→ **Page extract**
Today, I'm looking for how to find the 2nd perturbation to the base in Rayleigh Schrödinger Perturbation Theory (RSPT).
SETUP
Starting from the 2nd order perturbation in Dirac's notation:
\begin{equation} \hat{H}^0 |n^2\rangle + \hat{V} |n^1\rangle = E_n^0 |n^2\rangle + E_n^1 |n^1\rangle + E_n^2 |n^0\rangle \end{equation}
Multiply to the left with $\langle k^0 |$
\begin{equation} \langle k^0| \hat{H}^0 |n^2\rangle + \langle k^0| \hat{V} |n^1\rangle = \langle k^0| E_n^0 |n^2\rangle + \langle k^0| E_n^1 |n^1\rangle + \langle k^0| E_n^2 |n^0\rangle \end{equation}
The hermicity of the Hamilton operator:
\begin{equation} E_k^0 \langle k^0 |n^2\rangle + \langle k^0| \hat{V} |n^1\rangle = E_n^0 \langle k^0 |n^2\rangle + E_n^1 \langle k^0 |n^1\rangle + E_n^2 \langle k^0 |n^0\rangle \end{equation}
Cancel the third term on the right
\begin{equation} E_k^0 \langle k^0 |n^2\rangle + \langle k^0| \hat{V} |n^1\rangle = E_n^0 \langle k^0 |n^2\rangle + E_n^1 \langle k^0 |n^1\rangle \end{equation}
Gathering same inner products:
\begin{equation} \langle k^0| \hat{V} |n^1\rangle - E_n^1 \langle k^0 |n^1\rangle = ( E_n^0 - E_k^0 ) \langle k^0 |n^2\rangle \end{equation} \begin{equation} ( E_n^0 - E_k^0 ) \langle k^0 |n^2\rangle = \langle k^0| \hat{V} |n^1\rangle - E_n^1 \langle k^0 |n^1\rangle \end{equation} Replacing $| N^1 \rangle$ and $E_N^1$ with the first order perturbation to the base and to the energy:
\begin{equation} |n^1\rangle =\sum_{m \neq n} |m^0 \rangle \frac{\langle m^0 | \hat{V} | n^0 \rangle}{E_n^0 - E_m^0} \end{equation} \begin{equation} E_N^{1} = \langle n^0 | \hat{V} | n^0 \rangle \end{equation}
\begin{equation} ( E_n^0 - E_k^0 ) \langle k^0 |n^2\rangle = \langle k^0| \hat{V} \sum_{m \neq n} |m^0 \rangle \frac{\langle m^0 | \hat{V} | n^0 \rangle}{E_n^0 - E_m^0} - E_n^1 \langle k^0 \sum_{m \neq n} |m^0 \rangle \frac{\langle m^0 | \hat{V} | n^0 \rangle}{E_n^0 - E_m^0} \end{equation}
\begin{equation} ( E_n^0 - E_k^0 ) \langle k^0 |n^2\rangle = \sum_{m \neq n} \frac{ \langle k^0| \hat{V} |m^0 \rangle \langle m^0 | \hat{V} | n^0 \rangle}{E_n^0 - E_m^0} - \langle n^0 | \hat{V} | n^0 \rangle \sum_{m \neq n} \frac{\langle k^0 |m^0 \rangle \langle m^0 | \hat{V} | n^0 \rangle}{E_n^0 - E_m^0} \end{equation}
At this point, I'm not sure if the bracket algebra was done properly not even forward.

→ **Work order**
Continue the perturbation theory post from its last sentence onward. The lines placed after this point come from a different source.

→ **Data extract**
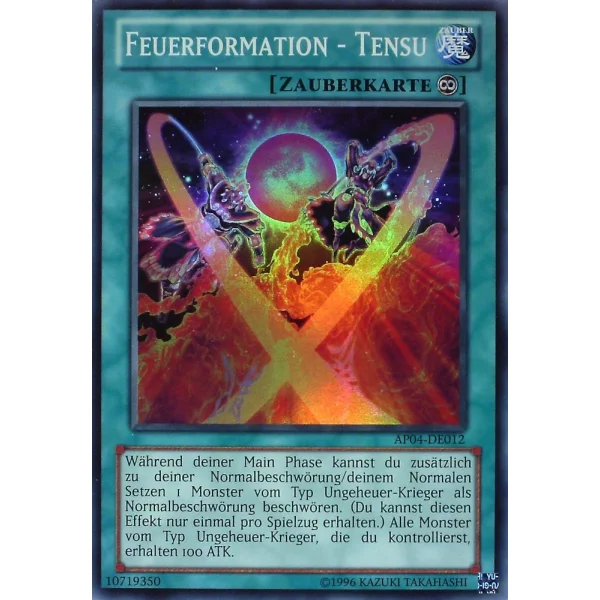 Feuerformation - Tensu AP04-DE012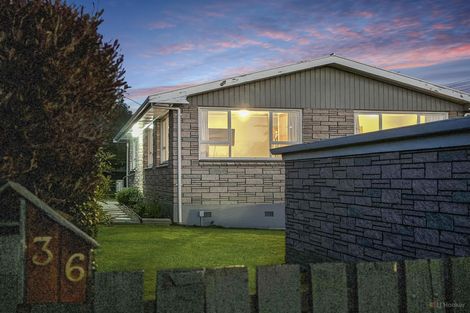 Photo of property in 36 Barnes Street, Glenwood, Timaru, 7910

→ **Written answer**
Then ... are another some algebra steps that I cannot figure out the properly path to find the respective coefficient:
$$\langle k^0 | n^2 \rangle$$
In order to replace it in:
\begin{equation} |n^2\rangle =\sum_{k \neq n} |k^0 \rangle \frac{\langle k^0 | \hat{V} | n^0 \rangle}{E_n^0 - E_k^0 ???} \end{equation}
QUESTION
Please, Would someone help me out to show me how to get the properly 2nd perturbation to the wave function?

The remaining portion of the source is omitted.